16 hopefuls for AG spot
ALBANY — A sitting congressman, several state lawmakers, a former top aide to disgraced exGov. Eliot Spitzer and other high-profile politicians are among those seeking appointment by the Legislature as interim state attorney general.
In all, 16 people who filed applications will be considered by a panel created by Assembly Speaker Carl Heastie to serve out the remaining few months of the unexpired term of disgraced former Attorney General Eric Schneiderman, who resigned abruptly last week in the wake of accusations by four women whom he allegedly assaulted.
By law, the Legislature must pick someone to fill out Schneiderman’s term, which runs through the end of the year. But there’s no time frame to do so.
Among the applicants to be interviewed on Tuesday and Wednesday, according to the list released by the Assembly Saturday, is Rep. Sean Patrick Maloney, a Hudson Valley Democrat who in 2006 lost a primary race for attorney general to current Gov. Cuomo.
Also looking for the nod is Barbara Underwood, the state solicitor general who was elevated to acting attorney general last week after Schneiderman’s resignation. A host of people, including Cuomo, have indicated they’d prefer her to serve until the end of the year while voters in November get to pick the next full-time AG. Underwood said she won’t run for a full four-year term.
Democratic state Assembly members Daniel O’Donnell of Manhattan and Thomas Abinanti of Westchester County have also applied — as has Leecia Eve, a lawyer appointed last year to the Port Authority by Cuomo. She’s also a former lieutenant governor wannabe, policy adviser to then-Sen. Hillary Clinton’s 2008 presidential campaign, and daughter of retired longtime Assemblyman Arthur Eve of Buffalo.
Others on the list are Lloyd Constantine, who served as a Spitzer top aide, Manhattan state Supreme Court appellate division Judge Doris Ling-Cohan, and Elizabeth Holtzman, a former congresswoman, city controller and Brooklyn district attorney.
Also submitting an application is David Yassky, the former chair of the New York City Taxi and Limousine Commission and an ex-city councilman from Brooklyn who recently announced he’s resigning as dean of Pace University Law School over conflicts with the faculty.

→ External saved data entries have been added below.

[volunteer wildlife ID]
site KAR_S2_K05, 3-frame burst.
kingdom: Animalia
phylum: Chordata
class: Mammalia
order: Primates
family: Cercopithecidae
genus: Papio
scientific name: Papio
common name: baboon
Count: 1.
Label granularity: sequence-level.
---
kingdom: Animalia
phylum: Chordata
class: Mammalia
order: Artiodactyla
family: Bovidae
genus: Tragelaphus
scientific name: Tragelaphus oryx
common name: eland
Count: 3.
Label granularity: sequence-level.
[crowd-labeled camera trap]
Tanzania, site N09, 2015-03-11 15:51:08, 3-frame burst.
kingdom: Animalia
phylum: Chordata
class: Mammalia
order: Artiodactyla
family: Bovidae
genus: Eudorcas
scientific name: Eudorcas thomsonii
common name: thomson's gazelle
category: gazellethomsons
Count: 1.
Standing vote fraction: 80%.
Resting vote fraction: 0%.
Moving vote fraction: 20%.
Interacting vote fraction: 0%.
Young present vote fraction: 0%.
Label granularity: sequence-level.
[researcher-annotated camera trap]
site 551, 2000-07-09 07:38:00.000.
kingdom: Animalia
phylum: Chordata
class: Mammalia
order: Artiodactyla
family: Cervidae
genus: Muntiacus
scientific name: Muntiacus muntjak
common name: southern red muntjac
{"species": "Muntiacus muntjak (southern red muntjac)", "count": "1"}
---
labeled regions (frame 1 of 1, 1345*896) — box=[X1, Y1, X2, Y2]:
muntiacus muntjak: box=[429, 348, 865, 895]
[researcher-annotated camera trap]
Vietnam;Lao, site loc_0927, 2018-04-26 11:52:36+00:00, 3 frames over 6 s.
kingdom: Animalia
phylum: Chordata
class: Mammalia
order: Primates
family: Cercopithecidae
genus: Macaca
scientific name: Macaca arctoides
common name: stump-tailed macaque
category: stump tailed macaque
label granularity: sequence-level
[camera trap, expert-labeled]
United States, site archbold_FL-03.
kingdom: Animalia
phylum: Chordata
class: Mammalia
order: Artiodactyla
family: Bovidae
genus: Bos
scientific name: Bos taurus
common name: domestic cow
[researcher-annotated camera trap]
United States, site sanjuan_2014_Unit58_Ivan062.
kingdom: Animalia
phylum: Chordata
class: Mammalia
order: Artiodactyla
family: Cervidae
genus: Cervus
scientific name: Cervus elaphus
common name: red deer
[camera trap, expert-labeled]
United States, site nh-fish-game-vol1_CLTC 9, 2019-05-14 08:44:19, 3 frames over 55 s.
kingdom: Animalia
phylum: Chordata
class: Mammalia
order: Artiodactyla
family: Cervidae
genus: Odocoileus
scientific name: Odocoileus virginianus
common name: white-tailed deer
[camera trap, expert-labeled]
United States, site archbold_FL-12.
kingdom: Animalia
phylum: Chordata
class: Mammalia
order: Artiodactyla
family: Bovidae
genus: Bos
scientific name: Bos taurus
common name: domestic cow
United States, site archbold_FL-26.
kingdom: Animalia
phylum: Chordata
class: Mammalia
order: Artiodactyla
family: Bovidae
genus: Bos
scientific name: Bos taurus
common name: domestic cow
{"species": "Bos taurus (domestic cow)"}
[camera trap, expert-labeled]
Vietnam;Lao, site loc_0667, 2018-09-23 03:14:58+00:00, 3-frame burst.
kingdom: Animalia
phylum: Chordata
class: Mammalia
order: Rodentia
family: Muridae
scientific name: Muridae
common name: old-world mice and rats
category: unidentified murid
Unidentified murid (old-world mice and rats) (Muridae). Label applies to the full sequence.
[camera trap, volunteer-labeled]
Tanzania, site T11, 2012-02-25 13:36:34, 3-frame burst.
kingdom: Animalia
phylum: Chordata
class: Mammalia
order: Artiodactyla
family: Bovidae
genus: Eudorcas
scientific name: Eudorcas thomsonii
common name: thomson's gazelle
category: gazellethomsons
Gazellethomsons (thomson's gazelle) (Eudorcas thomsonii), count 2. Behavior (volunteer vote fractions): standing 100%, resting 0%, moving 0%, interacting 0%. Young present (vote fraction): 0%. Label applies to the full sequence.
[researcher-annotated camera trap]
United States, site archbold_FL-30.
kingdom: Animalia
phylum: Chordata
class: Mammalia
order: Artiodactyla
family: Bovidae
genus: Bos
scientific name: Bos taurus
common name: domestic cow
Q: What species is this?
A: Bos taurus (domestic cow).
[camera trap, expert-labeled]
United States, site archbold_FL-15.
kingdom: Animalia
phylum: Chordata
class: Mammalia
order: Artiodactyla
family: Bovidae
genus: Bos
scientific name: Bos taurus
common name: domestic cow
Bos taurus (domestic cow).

Other names are: Mina Quinto Malik, a Harvard Law School lecturer whose sexual harassment claim while the executive director of the city Civilian Complaint Review Board led to the board chair’s resignation; Rockland County Attorney Michael Humbach, who previously announced he’s seeking the GOP nomination for attorney general; Michael Diederich Jr., a lawyer from Rockland County; Nicole Gueron, a founding partner at Clarick Gueron Reisbaum who once served as the deputy chief trial counsel to Cuomo when he was attorney general; and lawyers Jennifer Stergion, Jose Fernandez, who was a one-time assistant secretary of state for economic, energy and business affairs in the Barack Obama administration, and Alex Zapesochny.
Some of the bigger names who are forgoing the process but might try to get on the November ballot include City Controller Letitia James, former U.S. Attorney Preet Bharara, Rep. Kathleen Rice (D-Nassau County), and state Sens. Michael Gianaris (D-Queens) and Todd Kaminsky (D-Nassau County).
The state Democratic and Republican parties will both hold their nominating conventions May 23 and 24.